In a report released Monday, SlowMist said attackers have been uploading malicious “skills” to OpenClaw’s plugin hub, known as ClawHub, exploiting what it described as weak or nonexistent review mechanisms. The activity allows harmful code to spread to users who install the plugins, potentially without realizing the risk.
SlowMist said its Web3-focused threat intelligence solution, MistEye, issued high-severity alerts related to 472 malicious skills on the platform.
Supply chain poisoning is a cyberattack where hackers infiltrate a software supplier or component to inject malicious code before it reaches the end user.
Related: DOJ-released emails suggest Epstein made $3.2M Coinbase investment in 2014
Malicious skills hide backdoors
According to SlowMist, the infected skills masquerade as dependency installation packages, which hide malicious commands that trigger backdoor functions after being downloaded and executed, a tactic the company compared to a Trojan horse.
Once installed, the malicious actors typically resort to “extortion following data theft,” according to SlowMist, as the “Base64” backdoor can collect passwords and personal files from infected devices.
Most of the attacks stem from the same malicious domain address (socifiapp[.]com), registered in July 2025, and the same IP address associated with Poseidon infrastructure exploits.

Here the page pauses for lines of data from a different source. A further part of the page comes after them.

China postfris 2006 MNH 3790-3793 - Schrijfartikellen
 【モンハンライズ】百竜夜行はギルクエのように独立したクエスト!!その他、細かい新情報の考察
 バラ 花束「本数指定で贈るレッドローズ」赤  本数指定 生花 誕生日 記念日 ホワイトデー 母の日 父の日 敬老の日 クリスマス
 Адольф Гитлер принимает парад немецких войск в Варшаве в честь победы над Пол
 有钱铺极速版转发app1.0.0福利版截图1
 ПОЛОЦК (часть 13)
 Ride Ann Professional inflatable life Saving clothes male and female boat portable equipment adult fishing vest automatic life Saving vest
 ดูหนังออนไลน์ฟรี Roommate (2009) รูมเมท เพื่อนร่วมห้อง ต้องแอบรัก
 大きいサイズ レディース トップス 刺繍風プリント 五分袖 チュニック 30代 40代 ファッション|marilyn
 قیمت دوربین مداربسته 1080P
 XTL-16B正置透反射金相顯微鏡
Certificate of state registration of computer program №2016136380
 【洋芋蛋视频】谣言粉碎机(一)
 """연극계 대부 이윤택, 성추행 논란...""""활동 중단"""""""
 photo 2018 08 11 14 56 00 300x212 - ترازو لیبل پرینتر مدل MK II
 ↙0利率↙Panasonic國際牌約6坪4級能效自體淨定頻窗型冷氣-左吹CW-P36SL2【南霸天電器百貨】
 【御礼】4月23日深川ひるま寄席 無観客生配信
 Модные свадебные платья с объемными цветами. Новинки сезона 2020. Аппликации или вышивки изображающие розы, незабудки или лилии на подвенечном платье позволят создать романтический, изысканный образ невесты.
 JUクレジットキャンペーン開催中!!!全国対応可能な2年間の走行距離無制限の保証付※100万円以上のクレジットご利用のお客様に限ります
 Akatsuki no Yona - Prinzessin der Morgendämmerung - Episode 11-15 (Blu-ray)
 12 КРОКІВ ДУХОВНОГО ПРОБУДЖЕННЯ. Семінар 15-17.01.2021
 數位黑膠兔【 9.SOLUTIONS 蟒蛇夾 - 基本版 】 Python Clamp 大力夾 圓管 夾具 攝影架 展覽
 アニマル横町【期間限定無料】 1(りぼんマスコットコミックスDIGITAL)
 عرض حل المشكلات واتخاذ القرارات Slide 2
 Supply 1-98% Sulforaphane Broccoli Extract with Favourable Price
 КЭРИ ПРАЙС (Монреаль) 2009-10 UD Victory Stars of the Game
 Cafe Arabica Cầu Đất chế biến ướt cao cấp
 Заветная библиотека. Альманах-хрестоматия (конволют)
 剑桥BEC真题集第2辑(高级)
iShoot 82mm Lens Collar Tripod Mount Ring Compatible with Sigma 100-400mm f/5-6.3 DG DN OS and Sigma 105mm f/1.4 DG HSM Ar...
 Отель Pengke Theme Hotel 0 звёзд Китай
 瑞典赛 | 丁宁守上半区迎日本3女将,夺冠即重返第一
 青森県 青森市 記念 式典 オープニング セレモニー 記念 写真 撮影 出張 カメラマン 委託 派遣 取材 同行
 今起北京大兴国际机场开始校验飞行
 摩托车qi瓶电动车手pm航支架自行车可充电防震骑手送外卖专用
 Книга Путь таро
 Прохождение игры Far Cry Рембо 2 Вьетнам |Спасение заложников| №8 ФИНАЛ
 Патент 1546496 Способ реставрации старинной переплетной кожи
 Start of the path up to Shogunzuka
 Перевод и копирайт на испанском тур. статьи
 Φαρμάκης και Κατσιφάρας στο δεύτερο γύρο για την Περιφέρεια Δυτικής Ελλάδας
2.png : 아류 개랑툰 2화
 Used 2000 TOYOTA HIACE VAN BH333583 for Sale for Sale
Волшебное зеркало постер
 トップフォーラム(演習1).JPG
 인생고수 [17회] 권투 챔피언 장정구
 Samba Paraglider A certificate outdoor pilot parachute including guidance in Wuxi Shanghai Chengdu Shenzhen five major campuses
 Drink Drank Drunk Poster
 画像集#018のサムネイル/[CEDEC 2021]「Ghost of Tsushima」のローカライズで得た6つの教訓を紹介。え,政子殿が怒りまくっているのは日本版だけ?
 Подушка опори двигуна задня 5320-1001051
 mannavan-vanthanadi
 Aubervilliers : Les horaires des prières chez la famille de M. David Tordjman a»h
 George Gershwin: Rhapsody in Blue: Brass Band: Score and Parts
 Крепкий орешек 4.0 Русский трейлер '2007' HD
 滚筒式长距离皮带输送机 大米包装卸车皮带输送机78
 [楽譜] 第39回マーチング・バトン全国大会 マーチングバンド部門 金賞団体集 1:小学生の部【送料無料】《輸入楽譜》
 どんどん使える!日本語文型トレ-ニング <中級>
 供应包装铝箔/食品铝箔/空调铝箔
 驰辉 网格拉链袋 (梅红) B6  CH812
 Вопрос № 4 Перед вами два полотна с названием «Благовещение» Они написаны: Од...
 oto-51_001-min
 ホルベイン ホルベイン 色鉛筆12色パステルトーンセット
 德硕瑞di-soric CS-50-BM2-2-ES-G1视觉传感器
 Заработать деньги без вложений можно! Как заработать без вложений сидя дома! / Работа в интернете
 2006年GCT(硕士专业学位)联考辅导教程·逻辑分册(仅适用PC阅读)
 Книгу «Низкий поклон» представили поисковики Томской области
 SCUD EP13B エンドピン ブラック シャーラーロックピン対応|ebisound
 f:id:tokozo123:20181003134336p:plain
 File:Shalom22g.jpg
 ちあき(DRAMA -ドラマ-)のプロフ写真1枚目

Related: Whale’s $9B Bitcoin sale was not due to quantum concerns: Galaxy Digital
The malicious skills were frequently named using terms associated with crypto assets, financial data and automation tools. These are categories that SlowMist said are more likely to lower users’ vigilance and encourage quick installation.
SlowMist’s findings point to a greater coordinated effort by an organized group, as multiple infected skills point to the same domains and IP.
“This strongly suggests a group-based, large-scale attack operation, in which a large number of malicious skills share the same set of domains/IPs and employ largely identical attack techniques.”
Cointelegraph has contacted SlowMist for additional details on which crypto-related AI skills were most heavily targeted.
In a Feb. 1 report, cybersecurity firm Koi Security also flagged that 341 out of the 2,857 analyzed AI skills contained malicious code, reflecting a typical pattern of supply chain poisoning attacks through plugins and extensions.
To avoid falling victim to this threat, SlowMist recommends that users first audit any SKILL.md sources that require installation or copy and paste execution. Users should also be suspicious of prompts that require system passwords, accessibility permissions or ask to execute system configuration changes.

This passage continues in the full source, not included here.